By Todd Bernhard on Thu, 05/12/2011
There are a lot of apps that claim to do speech recognition. In reality, what those apps typically do is record your speech and upload that recording to a server that does all the heavy lifting. Examples include the very popular Dragon Dictation, Vlingo and most importantly, Siri, which was actually acquired by Apple. This method can be effective when you have a fast network connection but the Holy Grail of speech recognition needs to be performed in-app.
Fortunately, SpeakWithMe has managed to do just that. VoiceDJ is their flagship app, and it's FREE for ten uses per day. A $1.99 in-app purchase unlocks unlimited use. Simple commands like volume up, next track, etc., do not count towards this limit. I like this approach because it shows how confident they are that it will recognize your voice and you will want to use it repeatedly. And it did indeed recognize my voice, out of the box, without retraining, after indexing my iPhone's music database. The developer claims it handles a vocabulary of one million English words with a 99% accuracy. What's more is their on-device technology enables a response time measured in milliseconds compared to seconds from competing server-based apps. Dragon does offer some on-device recognition but only of 5,000 words by comparison.
SpeakToMe's first effort is based on music but this technology could be used in a wide variety of apps. They offer an SDK so developers can license the technology for their own apps.

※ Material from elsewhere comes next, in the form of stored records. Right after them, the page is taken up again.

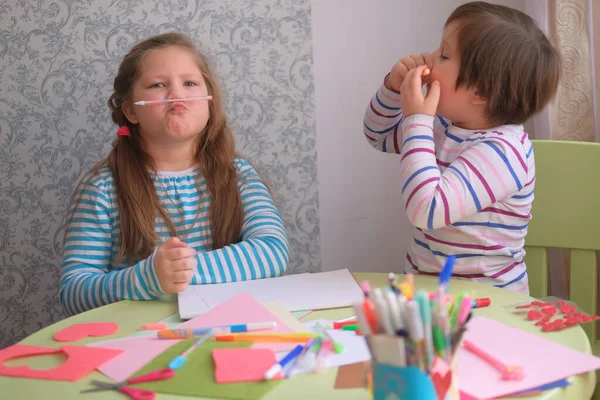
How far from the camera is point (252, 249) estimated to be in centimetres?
134

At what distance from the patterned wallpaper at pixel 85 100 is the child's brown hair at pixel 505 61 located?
0.71m

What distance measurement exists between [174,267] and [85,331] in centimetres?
19

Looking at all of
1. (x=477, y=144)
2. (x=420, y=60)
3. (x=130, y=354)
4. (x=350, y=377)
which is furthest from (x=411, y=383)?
(x=420, y=60)

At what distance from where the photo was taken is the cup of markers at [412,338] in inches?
24.7

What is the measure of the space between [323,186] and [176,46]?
61 cm

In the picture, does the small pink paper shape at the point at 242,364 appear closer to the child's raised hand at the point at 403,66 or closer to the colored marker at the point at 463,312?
the colored marker at the point at 463,312

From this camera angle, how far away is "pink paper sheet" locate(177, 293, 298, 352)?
1.00m

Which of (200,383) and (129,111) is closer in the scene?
(200,383)

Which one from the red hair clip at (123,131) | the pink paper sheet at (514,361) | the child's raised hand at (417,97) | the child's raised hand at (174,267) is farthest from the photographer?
the red hair clip at (123,131)

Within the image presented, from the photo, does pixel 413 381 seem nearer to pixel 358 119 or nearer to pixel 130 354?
pixel 130 354

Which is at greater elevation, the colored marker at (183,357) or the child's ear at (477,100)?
the child's ear at (477,100)

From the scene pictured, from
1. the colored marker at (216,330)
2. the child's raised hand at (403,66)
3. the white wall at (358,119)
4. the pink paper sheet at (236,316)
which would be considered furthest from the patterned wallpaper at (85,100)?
the colored marker at (216,330)

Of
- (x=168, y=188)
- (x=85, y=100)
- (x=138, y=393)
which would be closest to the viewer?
(x=138, y=393)

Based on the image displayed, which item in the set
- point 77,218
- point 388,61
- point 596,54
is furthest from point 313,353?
point 388,61
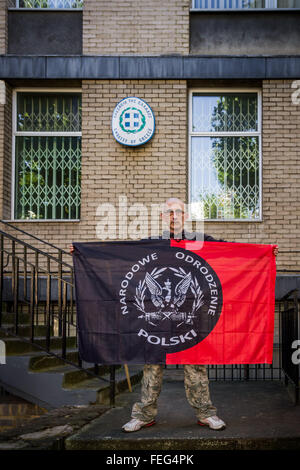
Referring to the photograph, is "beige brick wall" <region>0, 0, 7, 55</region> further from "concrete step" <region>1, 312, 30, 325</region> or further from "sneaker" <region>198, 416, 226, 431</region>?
"sneaker" <region>198, 416, 226, 431</region>

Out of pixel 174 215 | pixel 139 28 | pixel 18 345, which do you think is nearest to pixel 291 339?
pixel 174 215

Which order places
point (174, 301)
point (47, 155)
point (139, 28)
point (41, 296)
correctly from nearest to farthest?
1. point (174, 301)
2. point (41, 296)
3. point (139, 28)
4. point (47, 155)

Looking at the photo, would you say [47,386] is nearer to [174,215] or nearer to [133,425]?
[133,425]

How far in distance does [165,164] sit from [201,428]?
17.6 feet

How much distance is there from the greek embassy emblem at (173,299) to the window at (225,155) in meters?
4.15

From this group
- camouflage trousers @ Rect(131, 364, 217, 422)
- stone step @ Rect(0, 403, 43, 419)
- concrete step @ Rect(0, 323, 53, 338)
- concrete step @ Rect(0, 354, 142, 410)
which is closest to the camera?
camouflage trousers @ Rect(131, 364, 217, 422)

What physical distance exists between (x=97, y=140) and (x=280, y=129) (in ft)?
10.7

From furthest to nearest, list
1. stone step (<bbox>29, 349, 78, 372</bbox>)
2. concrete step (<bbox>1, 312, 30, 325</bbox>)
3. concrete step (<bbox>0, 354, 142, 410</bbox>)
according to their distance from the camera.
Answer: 1. concrete step (<bbox>1, 312, 30, 325</bbox>)
2. stone step (<bbox>29, 349, 78, 372</bbox>)
3. concrete step (<bbox>0, 354, 142, 410</bbox>)

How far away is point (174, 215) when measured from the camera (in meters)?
5.34

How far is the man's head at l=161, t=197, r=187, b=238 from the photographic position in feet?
17.3

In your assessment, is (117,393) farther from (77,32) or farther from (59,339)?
(77,32)

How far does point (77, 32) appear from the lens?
9.91m

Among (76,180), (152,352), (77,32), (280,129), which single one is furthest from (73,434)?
(77,32)

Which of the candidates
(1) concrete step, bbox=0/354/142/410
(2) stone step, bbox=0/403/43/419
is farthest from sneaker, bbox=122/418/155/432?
(2) stone step, bbox=0/403/43/419
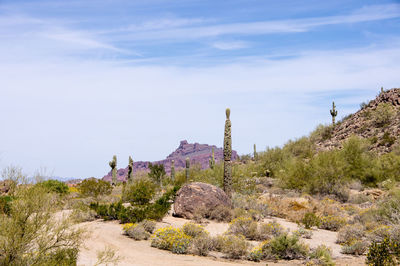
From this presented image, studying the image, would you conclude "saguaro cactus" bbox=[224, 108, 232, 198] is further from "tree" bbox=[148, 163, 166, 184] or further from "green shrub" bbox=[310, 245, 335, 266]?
"tree" bbox=[148, 163, 166, 184]

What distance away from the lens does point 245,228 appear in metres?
16.4

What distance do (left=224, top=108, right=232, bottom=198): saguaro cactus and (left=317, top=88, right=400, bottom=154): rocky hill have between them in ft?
71.6

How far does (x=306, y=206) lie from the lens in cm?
2148

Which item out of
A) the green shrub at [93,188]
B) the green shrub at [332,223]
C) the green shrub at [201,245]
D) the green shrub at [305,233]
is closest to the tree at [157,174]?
the green shrub at [93,188]

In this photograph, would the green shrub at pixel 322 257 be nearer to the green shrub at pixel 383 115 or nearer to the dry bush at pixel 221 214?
the dry bush at pixel 221 214

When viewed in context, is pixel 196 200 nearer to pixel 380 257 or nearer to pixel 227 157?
pixel 227 157

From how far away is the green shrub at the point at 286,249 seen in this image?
1344cm

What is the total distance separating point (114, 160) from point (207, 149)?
106202 mm

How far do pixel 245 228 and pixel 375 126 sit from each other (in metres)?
36.3

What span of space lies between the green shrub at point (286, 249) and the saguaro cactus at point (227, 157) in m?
9.23

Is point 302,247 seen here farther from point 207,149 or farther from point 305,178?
point 207,149

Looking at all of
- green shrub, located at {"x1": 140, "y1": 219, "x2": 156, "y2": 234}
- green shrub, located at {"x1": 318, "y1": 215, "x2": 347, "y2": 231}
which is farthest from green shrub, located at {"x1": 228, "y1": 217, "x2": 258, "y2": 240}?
green shrub, located at {"x1": 318, "y1": 215, "x2": 347, "y2": 231}

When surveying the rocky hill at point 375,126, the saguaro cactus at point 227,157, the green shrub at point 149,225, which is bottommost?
the green shrub at point 149,225

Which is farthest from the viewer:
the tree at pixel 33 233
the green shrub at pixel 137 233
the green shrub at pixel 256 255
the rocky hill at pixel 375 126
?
the rocky hill at pixel 375 126
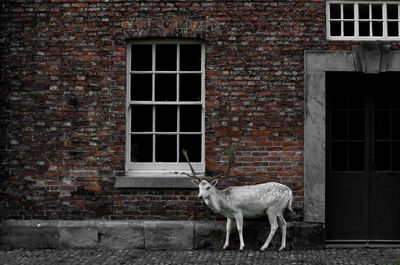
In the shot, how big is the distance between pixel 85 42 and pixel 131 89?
1059mm

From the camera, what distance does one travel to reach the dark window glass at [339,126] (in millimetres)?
8688

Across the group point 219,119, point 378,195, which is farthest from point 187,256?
point 378,195

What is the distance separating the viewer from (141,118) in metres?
8.75

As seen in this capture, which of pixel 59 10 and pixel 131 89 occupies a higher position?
pixel 59 10

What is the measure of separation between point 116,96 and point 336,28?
12.2ft

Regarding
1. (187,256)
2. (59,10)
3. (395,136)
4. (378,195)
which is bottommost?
(187,256)

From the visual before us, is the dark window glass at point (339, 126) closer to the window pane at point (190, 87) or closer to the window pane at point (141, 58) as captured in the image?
the window pane at point (190, 87)

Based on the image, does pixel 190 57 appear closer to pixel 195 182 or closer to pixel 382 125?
pixel 195 182

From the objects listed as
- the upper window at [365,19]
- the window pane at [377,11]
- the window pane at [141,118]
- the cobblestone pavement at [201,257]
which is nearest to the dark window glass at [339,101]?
the upper window at [365,19]

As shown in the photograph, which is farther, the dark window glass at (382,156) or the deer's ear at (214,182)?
the dark window glass at (382,156)

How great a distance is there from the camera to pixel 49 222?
8.49 metres

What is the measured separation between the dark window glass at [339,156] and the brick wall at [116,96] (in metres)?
0.67

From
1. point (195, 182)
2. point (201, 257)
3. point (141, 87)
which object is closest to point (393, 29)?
point (195, 182)

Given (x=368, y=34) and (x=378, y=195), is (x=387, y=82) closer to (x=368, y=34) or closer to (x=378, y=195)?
(x=368, y=34)
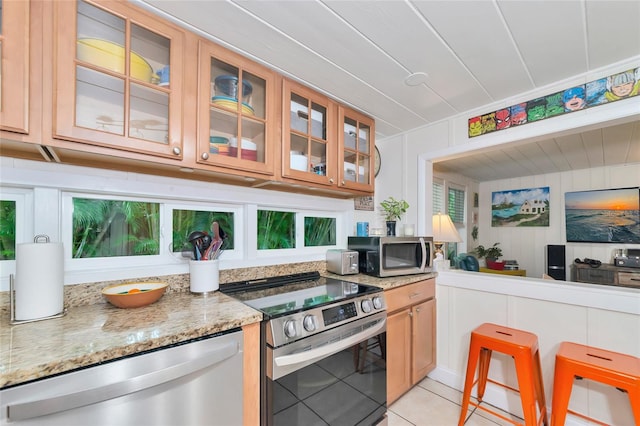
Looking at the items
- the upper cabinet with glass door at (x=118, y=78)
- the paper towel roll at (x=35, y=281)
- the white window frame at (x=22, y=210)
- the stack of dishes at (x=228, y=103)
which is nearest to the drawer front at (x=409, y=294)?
the stack of dishes at (x=228, y=103)

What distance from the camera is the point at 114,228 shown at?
1.34 m

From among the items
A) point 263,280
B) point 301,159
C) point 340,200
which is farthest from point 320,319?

So instead of saying 'Play Brown Eyed Girl, by Jimmy Buffet,' someday you could say 'Directions to Key West' directly to a navigation app! Another photography app could use voice recognition to snap a picture when it hears ’cheese!'. SpeakToMe is looking at gaming, social networking, and in-vehicle opportunities.
I had the opportunity to speak with their CEO, Ajay Juneja, during lunch at CES. We discussed Apple's purchase of competitor Siri, but SpeakToMe feels that Siri's technology is limited by being server-based. Of course, the goal for Apple would be to migrate the technology into iOS but with SpeakToMe, it's already done and available today. It should be noted that the iPhone does have some Voice Control capabilities that overlap with VoiceDJ but sometimes I feel like I need to be a contortionist to activate Voice Control... hold the home button for two seconds until it kicks in, but if you hold it too long or too short, it doesn't work!
VoiceDJ is part proof of concept, part customer-ready app. It's not perfect (it crashed when I tried to play songs that had long names) but it's a nice utility that could use some refinements for usability. You still need to look at the screen, which is partly Apple's fault as there is no hard button you can press to enable listening mode. Other apps like Vlingo provide a larger button and the option to either hold down the button or press the button and release to enable listening mode. To their credit, you can enable the proximity sensor to work as a trigger. Just bring the iPhone to your mouth and talk! It's not exactly hands free but it's close and a nice touch. I should disclose that I went to the same college, Carnegie Mellon University, as Ajay, albeit decades apart! Much of the technology used in the app owes its heritage to CMU's work in speech technology.